Derby Rzymu w cieniu skandalu. Lazio minimalne lepsze od AS Romy

Aktualizacja: 11 sty 2024, 15:47
10 sty 2024, 21:07

W środę rozegrany został jeden z ćwierćfinałów Pucharu Włoch. Na Stadio Olmpico w Rzymie kibice mogli podziwiać Derby Wiecznego Miasta. Ostatecznie z pojedynku zwycięsko wyszli piłkarze Lazio, dla których jedynego gola w starciu z AS Romą zdobył Mattia Zaccagni.



Derby Rzymu zawiodły. Jedyny gol po strzale z rzutu karnego

Gorąco na trybunach, mało ciekawe na murawie. Taki przebiegł miały środowe derby na rzymskim Stadio Olimpico. Szczególnie zawiodła pierwsza połowa ćwierćfinałowego spotkania Pucharu Włoch, gdzie żadna nie stron nie potrafiła stworzyć sobie dobrej okazji na zdobycie gola. Łącznie przez 45 minut kibice zobaczyli tylko jeden celny strzał i nic dziwnego, że zawodników schodzących na murawę żegnały gwizdy z trybun.
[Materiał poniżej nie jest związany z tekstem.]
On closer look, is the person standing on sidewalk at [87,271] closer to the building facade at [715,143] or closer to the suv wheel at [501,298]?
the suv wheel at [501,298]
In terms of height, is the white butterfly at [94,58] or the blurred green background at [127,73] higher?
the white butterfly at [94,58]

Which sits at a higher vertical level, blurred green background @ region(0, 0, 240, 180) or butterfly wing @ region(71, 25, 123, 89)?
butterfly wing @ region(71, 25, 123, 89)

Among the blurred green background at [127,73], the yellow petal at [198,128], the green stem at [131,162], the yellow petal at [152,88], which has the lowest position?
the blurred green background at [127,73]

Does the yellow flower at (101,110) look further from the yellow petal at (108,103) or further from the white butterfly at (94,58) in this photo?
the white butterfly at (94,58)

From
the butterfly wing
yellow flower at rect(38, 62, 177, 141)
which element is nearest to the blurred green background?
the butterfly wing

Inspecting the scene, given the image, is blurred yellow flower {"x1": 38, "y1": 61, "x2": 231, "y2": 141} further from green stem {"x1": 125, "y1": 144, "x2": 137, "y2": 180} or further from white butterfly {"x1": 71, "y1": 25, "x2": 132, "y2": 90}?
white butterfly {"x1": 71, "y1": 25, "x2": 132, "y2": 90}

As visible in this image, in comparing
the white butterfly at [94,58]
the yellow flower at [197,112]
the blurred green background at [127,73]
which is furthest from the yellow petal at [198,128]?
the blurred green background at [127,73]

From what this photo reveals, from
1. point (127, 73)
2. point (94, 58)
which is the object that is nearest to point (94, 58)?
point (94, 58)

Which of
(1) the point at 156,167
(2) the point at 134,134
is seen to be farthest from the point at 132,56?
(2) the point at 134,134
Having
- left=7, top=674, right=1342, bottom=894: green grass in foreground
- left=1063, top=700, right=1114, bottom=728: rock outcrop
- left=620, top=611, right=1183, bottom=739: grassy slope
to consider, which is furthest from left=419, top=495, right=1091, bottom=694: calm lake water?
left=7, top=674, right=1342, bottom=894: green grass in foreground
Trochę lepiej spotkanie wyglądało po zmianie stron. Do ataku ruszyło przede wszystkim Lazio, które przejęło inicjatywę na połowie rywali. Taka taktyka szybko się opłaciła. W 51. minucie w polu karnym upadł Matteo Guendouzi, a sędzia Daniele Orsato, po interwencji zespołu odpowiedzialnego za system VAR wskazał na jedenasty metr boiska. Rzut karny na gola zamienił Mattia Zaccagni.

Jak się później okazało, był to jedyny gol, który kibice zobaczyli w środowym starciu. Niestety, ale w zespole prowadzonym przez Jose Mourinho zawiodły gwiazdy w tym m.in. Paulo Dybala czy Nicola Zalewski. Polak na boisku spędził 58. minut, ale nie wyróżnił się niczym szczególnym. Jego miejsce zajął Leonardo Spinazzola.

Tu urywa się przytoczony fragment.